═══ EXTRACT PROVIDED

With a change of house comes a new school, classmates and teachers; while Alexis’ involuntary lack of speech alienates her to many of her new peers, she is nevertheless taken under the wing of a group of misfit teens. While these good Samaritans initially seem friendly, do they perhaps have more sinister intentions for Alexis? And what connection do they have to the mysterious “Bizugel” she names while undergoing an ill-fated hypnosis session? Many hidden secrets will come to light before Alexis’ struggle with the demonic forces that have surrounded her is over; but will she make it out with her soul intact?
Vibration is not without its problems; many of the acting performances are amateurish at best, with some fairly poor line delivery going on from several of the cast members. The special effects used in the movie are generally poor, although given the micro-budget status of the movie (at around $10,000) this is pretty much to be expected. And the storyline is pretty predictable – if you’ve seen at least one other involving covens and demonic forces you shouldn’t have too much trouble signposting the story here as it unravels.
Nevertheless there are some very positive aspects to the movie too; one of the strongest being the excellent soundtrack, for which auteur director Shawn Garrity is also partially responsible. Many scenes play out accompanied by beautifully poignant music, being often weird and ethereal but also oddly uplifting as well – and each piece works perfectly with the events unfolding on screen.
And some of the visuals are superb, particularly those in the dream sequences and visions; while some cheap CGI is occasionally used to provide the backgrounds on screen for these, this actually works in the movie’s favour – giving the scenes an off-kilter, hallucinatory effect that looks unreal and disturbing. Although probably not intentional, some of these scenes bring to mind the similarly weird visions seen in Ken Russell’s completely bonkers Altered States.
How much enjoyment you get from Vibration may depend on how much tolerance you have for shoddy acting; even for a low budget movie the performances here can sometimes pull you right out of the movie. But if you can overlook this and appreciate the better aspects, there are worse ways to spend an hour and thirteen minutes.

══════

GIVEN REQUEST
Decide whether each statement agrees with the review of Vibration, answering yes or no and quoting the text's deciding words. 1. The movie was made for roughly $10,000. 2. Someone other than the director was solely responsible for the soundtrack. 3. The movie runs about ninety minutes. The material that comes after this text is not needed.

═══ DATASET CONTENT

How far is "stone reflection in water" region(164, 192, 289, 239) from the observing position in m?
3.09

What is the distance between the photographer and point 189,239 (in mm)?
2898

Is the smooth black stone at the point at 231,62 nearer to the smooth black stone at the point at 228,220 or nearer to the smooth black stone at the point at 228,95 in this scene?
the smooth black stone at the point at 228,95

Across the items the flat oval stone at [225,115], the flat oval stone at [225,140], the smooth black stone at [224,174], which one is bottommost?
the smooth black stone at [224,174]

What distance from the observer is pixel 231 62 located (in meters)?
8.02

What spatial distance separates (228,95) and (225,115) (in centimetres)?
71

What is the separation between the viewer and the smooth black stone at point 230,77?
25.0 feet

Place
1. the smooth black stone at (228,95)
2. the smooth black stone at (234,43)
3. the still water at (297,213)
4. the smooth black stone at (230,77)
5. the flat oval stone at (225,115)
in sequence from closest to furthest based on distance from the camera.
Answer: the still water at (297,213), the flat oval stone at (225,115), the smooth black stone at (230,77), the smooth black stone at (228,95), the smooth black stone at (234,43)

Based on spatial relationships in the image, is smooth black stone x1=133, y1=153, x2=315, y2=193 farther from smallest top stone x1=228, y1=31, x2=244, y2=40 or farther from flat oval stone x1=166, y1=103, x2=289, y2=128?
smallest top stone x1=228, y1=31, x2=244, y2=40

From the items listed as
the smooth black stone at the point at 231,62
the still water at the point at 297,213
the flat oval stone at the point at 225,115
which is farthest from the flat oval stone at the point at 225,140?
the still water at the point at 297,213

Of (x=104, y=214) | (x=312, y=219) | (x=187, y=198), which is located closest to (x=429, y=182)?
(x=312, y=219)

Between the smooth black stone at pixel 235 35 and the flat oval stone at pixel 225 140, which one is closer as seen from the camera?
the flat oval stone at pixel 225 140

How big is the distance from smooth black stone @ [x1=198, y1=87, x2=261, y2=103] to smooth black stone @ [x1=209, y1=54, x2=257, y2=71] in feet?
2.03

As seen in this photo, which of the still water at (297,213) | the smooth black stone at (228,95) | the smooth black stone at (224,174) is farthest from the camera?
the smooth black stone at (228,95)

══════

REPLY
1. Yes: "at around $10,000"
2. No: "for which auteur director Shawn Garrity is also partially responsible"
3. No: "an hour and thirteen minutes"